### Reading passage
----
As if the hunt for footnotes

with legs (so to speak) weren't

enough, a putative expert then

has to submit his work to a

panel of PhDs still nurturing

vendettas against their

tormentors, let them pick it

apart, and then spend the rest

of his life trying to prove that

somewhere amidst the jargon, he

committed an original idea. Or

not, depending on whether he's a

postmodernist or a classicist.

 

Compared to that slow torture,

becoming an online expert would

seem to be simple. But one look

at the book reviews on Amazon

proves that when it comes to

attention to detail and

historical research, even

Pynchon scholars are pikers

relative to the average William

Gibson fan. After one fan ripped

seminal cyberpunk novel

Neuromancer as "fraught with all

the typical clichés," he

was roundly refuted by readers

telling him, "This book may seem

clichéd, but that's only

because it created the universe

of cyberpunk.... When this book

was first published in the

mid-1980s, it way ahead of its

time." The lapse between

criticism and refutation —

39 days. In Net years, that's

forever; but compared to the

glacial process of academic

publishing, the refutation, the

counter argument, and the

discrediting took place

instantaneously. Readers'

attention to detail ("The

places: Chiba City, the Rue

Jules Verne"), attempts to

establish credibility before

offering counter-doctrinal

argument ("I knew most of the

cyberspace buzzwords since I had

bought a collectible card game

based on the cyberspace

concept"), and reiteration of

others' theories ("Gibsons world

as social commentary of

the Information Society we are

in the progress of becomming")
----
### Raw records
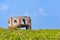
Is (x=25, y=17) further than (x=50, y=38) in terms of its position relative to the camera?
Yes

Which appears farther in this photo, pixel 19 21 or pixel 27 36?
pixel 19 21

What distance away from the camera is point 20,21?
27875mm

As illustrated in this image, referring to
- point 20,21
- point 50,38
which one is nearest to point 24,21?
point 20,21

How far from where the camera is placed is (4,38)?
11523mm

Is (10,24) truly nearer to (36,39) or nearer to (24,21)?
(24,21)

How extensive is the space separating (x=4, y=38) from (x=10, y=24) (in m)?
16.4

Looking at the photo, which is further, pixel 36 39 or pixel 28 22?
pixel 28 22

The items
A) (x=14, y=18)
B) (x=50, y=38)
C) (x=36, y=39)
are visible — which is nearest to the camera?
(x=36, y=39)

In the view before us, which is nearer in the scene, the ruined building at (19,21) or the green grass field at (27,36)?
the green grass field at (27,36)

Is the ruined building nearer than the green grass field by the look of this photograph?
No

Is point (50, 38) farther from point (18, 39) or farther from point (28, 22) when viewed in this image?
point (28, 22)

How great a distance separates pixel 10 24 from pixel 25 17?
1947 millimetres

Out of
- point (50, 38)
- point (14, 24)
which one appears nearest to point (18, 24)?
point (14, 24)

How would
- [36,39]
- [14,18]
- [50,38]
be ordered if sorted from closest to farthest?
[36,39]
[50,38]
[14,18]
----
### Aim of the exercise
Write out the portion of the passage on academic and online expertise starting at "apart, and then" and ending at "or a classicist.".

### Final result
apart, and then spend the rest

of his life trying to prove that

somewhere amidst the jargon, he

committed an original idea. Or

not, depending on whether he's a

postmodernist or a classicist.